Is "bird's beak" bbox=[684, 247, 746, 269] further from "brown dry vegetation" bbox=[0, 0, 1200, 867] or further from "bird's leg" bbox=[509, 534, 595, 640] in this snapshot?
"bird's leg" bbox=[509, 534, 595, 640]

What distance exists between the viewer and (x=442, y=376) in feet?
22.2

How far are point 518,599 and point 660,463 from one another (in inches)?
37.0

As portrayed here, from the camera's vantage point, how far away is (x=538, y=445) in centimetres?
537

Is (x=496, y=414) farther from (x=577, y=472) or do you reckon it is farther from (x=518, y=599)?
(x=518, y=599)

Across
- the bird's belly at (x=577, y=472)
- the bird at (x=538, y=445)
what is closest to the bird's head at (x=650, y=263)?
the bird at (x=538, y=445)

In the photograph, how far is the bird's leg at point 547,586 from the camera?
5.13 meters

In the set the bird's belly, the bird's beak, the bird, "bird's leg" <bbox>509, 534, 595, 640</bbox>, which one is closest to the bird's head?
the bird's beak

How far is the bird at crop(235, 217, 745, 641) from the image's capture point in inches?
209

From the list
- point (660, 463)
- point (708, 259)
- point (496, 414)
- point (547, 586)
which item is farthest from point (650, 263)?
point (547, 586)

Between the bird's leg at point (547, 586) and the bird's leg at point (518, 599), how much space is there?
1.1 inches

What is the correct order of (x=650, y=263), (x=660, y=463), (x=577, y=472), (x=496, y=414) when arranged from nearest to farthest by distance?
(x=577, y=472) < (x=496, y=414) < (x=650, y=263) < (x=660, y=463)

------------------------------

→ WHAT THE TASK REQUIRES
Present the entries above as a numbered list, one line per item, with the blank lines removed.

→ COMPLETED EXERCISE
1. Is "bird's beak" bbox=[684, 247, 746, 269] further from "brown dry vegetation" bbox=[0, 0, 1200, 867] or further from "bird's leg" bbox=[509, 534, 595, 640] in this snapshot?
2. "bird's leg" bbox=[509, 534, 595, 640]
3. What distance exists between the viewer and (x=442, y=376) in feet?
4. 22.2
5. How far are point 518,599 and point 660,463 from one another (in inches)?
6. 37.0
7. As portrayed here, from the camera's vantage point, how far away is (x=538, y=445) in centimetres?
8. 537
9. Is (x=496, y=414) farther from (x=577, y=472) or do you reckon it is farther from (x=518, y=599)?
10. (x=518, y=599)
11. Across
12. - the bird's belly at (x=577, y=472)
13. - the bird at (x=538, y=445)
14. what is closest to the bird's head at (x=650, y=263)?
15. the bird at (x=538, y=445)
16. In the photograph, how far is the bird's leg at point 547,586 from the camera?
17. 5.13 meters
18. In the set the bird's belly, the bird's beak, the bird, "bird's leg" <bbox>509, 534, 595, 640</bbox>, which one is closest to the bird's head?
19. the bird's beak
20. How far is the bird at crop(235, 217, 745, 641) from the image's capture point in inches?
21. 209
22. From the list
23. - point (660, 463)
24. - point (708, 259)
25. - point (496, 414)
26. - point (547, 586)
27. which item is farthest from point (650, 263)?
28. point (547, 586)
29. Between the bird's leg at point (547, 586) and the bird's leg at point (518, 599), how much space is there?
30. 1.1 inches
31. What is the correct order of (x=650, y=263), (x=660, y=463), (x=577, y=472), (x=496, y=414) when arranged from nearest to farthest by distance?
32. (x=577, y=472) < (x=496, y=414) < (x=650, y=263) < (x=660, y=463)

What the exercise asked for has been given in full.